Kyle narrowed his eyes. "I wouldn't call that lyrical."

"Well, suit yourself. Just let me tell you one last overwrought thing."

"Sure." Kyle nodded. "Then you go make me a pot of coffee. And some baked beans," he added.

"Okay, sure." Stan cleared his throat. "When I was about 14 years old, I started really enjoying Confession. I knew it was something I had to do, which I have always disliked as a rule of thumb, but this is different. When I would get in there, aside from always sort of wondering if Father Maxi was beating off on the other side, I would just talk about how I was having romantic feelings for my best friend, who was also a guy. And he would kind of tell me to do a Hail Mary or 20, but the point was, I got to discuss it with someone."

"Yeah, someone who probably looked down on you for it."

"Well, whether or not he did, it was nice to get it off my chest. So I don't want to say that Catholicism hasn't given me anything, because it has — it helped me work out my feelings for you. And, you know, it's always been something I shared with my parents. But I'm with you now, and I don't have to keep that shit to myself or between me and God. So, fuck it. I'm hopping ship. Does that make sense? When you said Catholicism was perfectly okay, or whatever you said, I just want you to know, I agree. It's fine. It's just not me anymore, you know? Because as much as you wish I wouldn't, people do change, and the person I was when I was fantasizing about you isn't better than the person I am when I'm with you." Stan coughed awkwardly. "And also, I plan to be completely high when they carve that skin off my dick. I wouldn't go into that shit sober if my life depended on it."
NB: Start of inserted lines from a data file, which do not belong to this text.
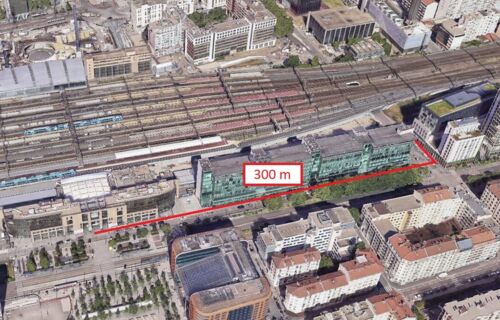 Box fermé à 5 min de la gare Lyon Part-Dieu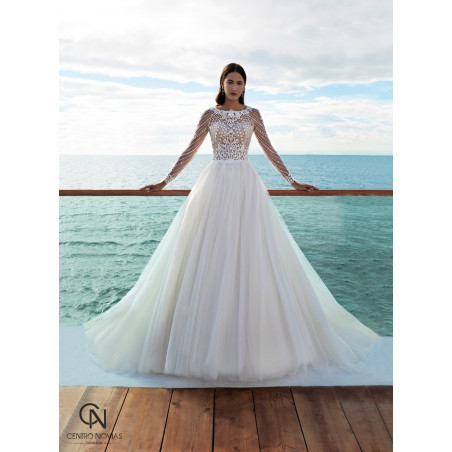 Vestido de novia 8036 - COSMOBELLA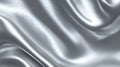 Smooth Abstract Metallic Silver Texture in High-Resolution Royalty Free Stock Photo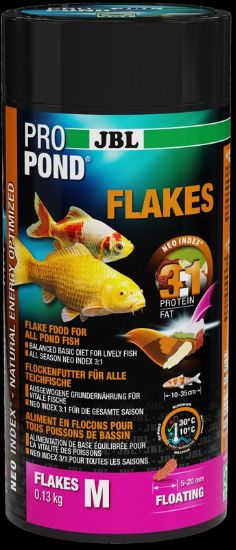 Picture of JBL PROPOND FLAKES M 1L /0.13KG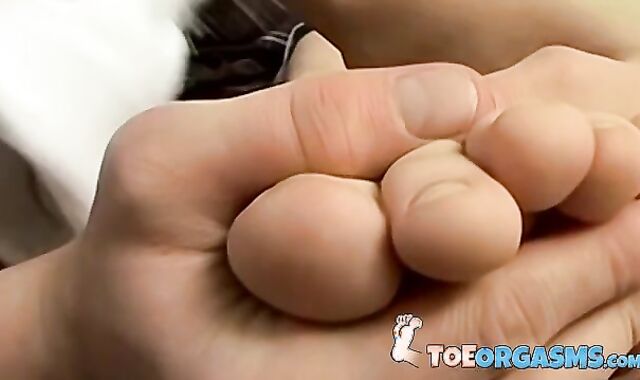 Pale twink Armando virgin ass banged by PJ Adams big dick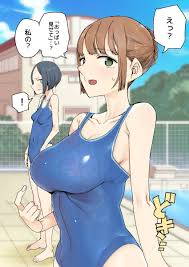 kawasaki tadataka, original, !, 1koma, 2girls - Anime R34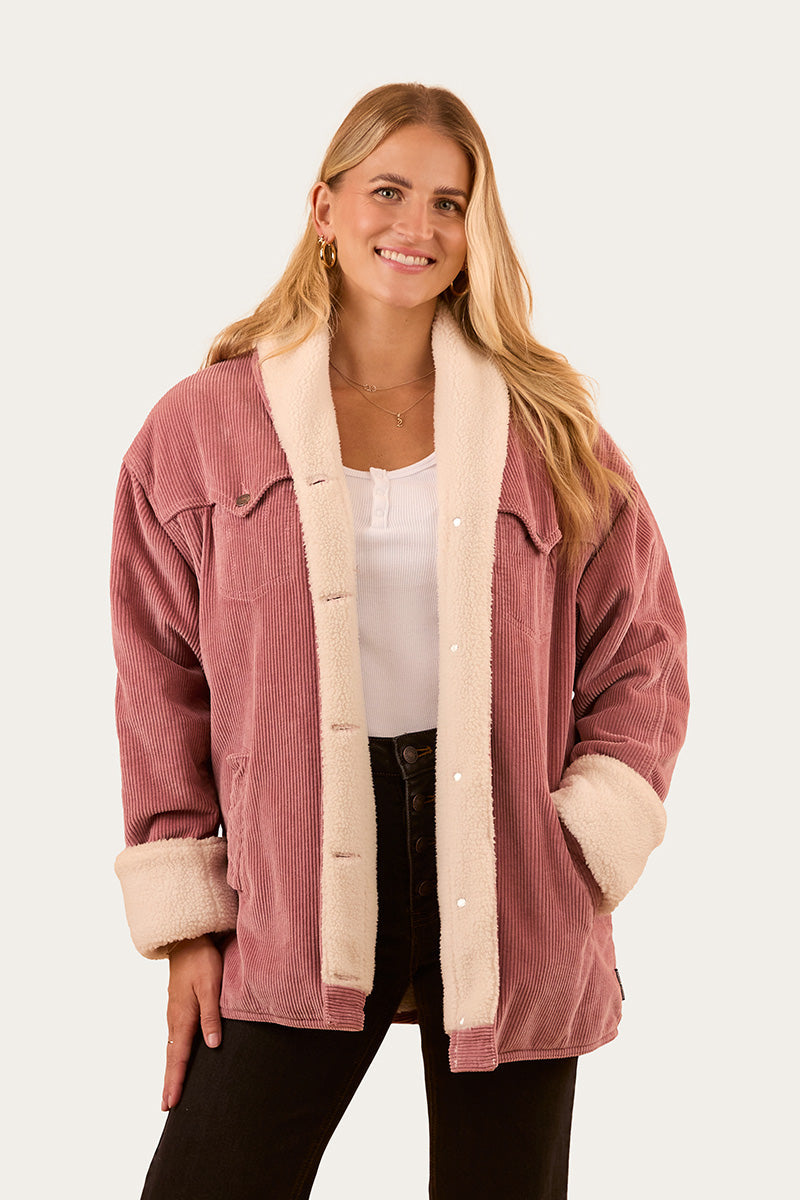 Lacey Womens Sherpa Jacket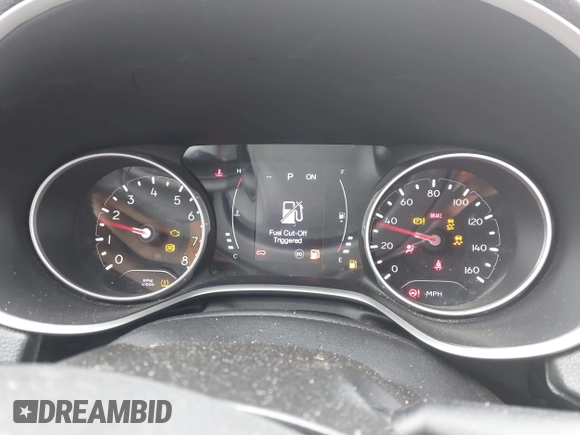 2019 Jeep Compass Latitude with VIN 3C4NJDBB1KT754314, listed as a IAAI auction lot 41869595 with 65,162 mi miles. Bid and sale history available at carsss.com. Image 7.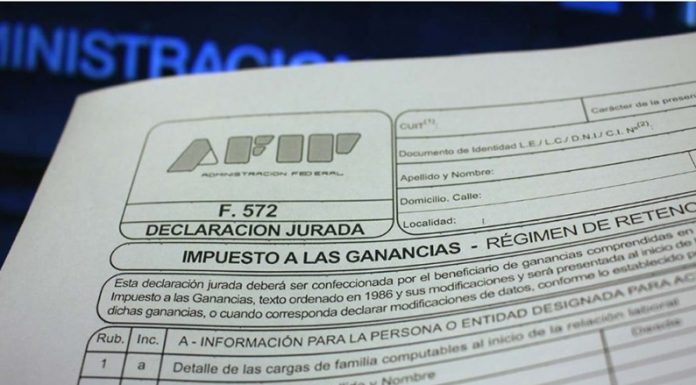 Aumentan Ganancias: el mínimo no imponible sube a $ 330.000 desde noviembre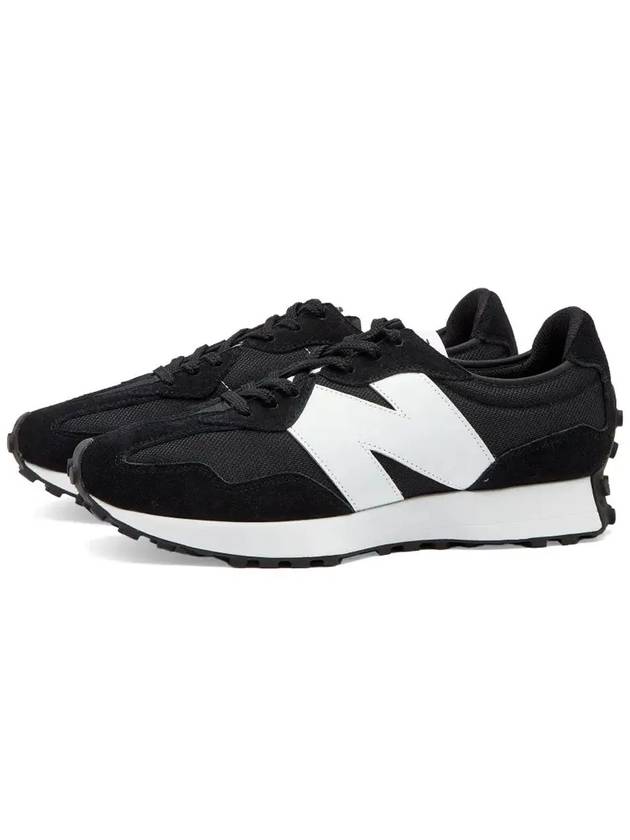 327 Low Top Sneakers Black - NEW BALANCE - BALAAN 3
"Wonderful," Kyle agreed. "I just hope you realize, if you think I'm going to let that fucking cat ruin any more orgasms for me, I'm gonna take it to the groomers and have them shave it bald. Got me?"

"I got you."

"Great." Kyle pressed his lips to Stan's. They kissed. Kyle drew away, and blushed. "I'd give you tongue, but I think it'll taste like Grand Marnier and marshmallow."
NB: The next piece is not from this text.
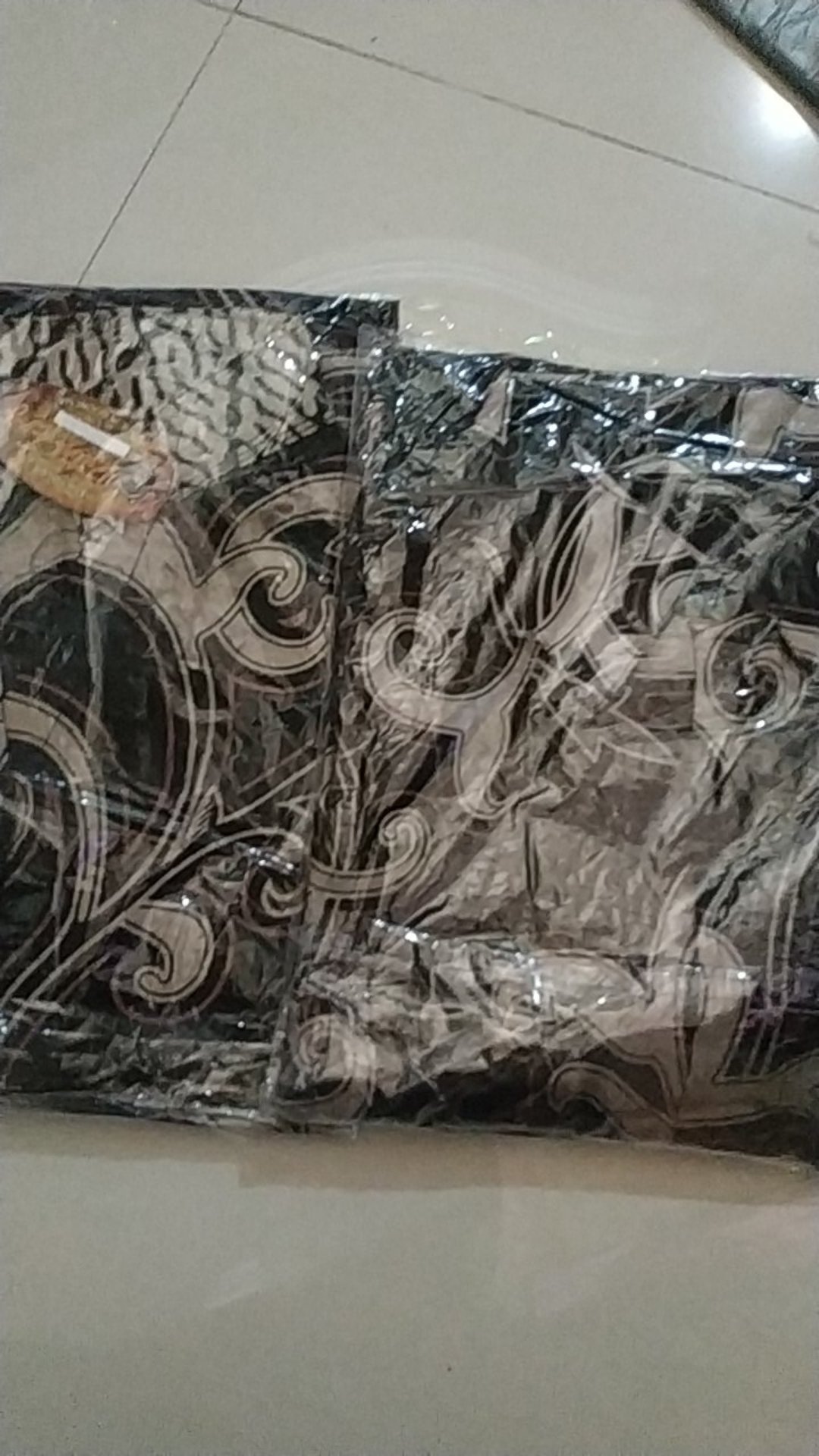 Promo Baju Atasan Sania Ruffle Batik Couple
Stan stood up. "I'll go make you your beans now."

He began to walk away.

"And coffee!" Kyle shouted after him. "If you forget my coffee, Stan, so help me I will—"

As he lit the stove, Stan felt good to be within earshot of the same callous bitching he wanted to be privy to until he died and was buried, without Kyle's Social Security Number tattooed on his ass. He didn't dare mention it, but he knew as well as Kyle that tattooing was taboo in the Jewish religion.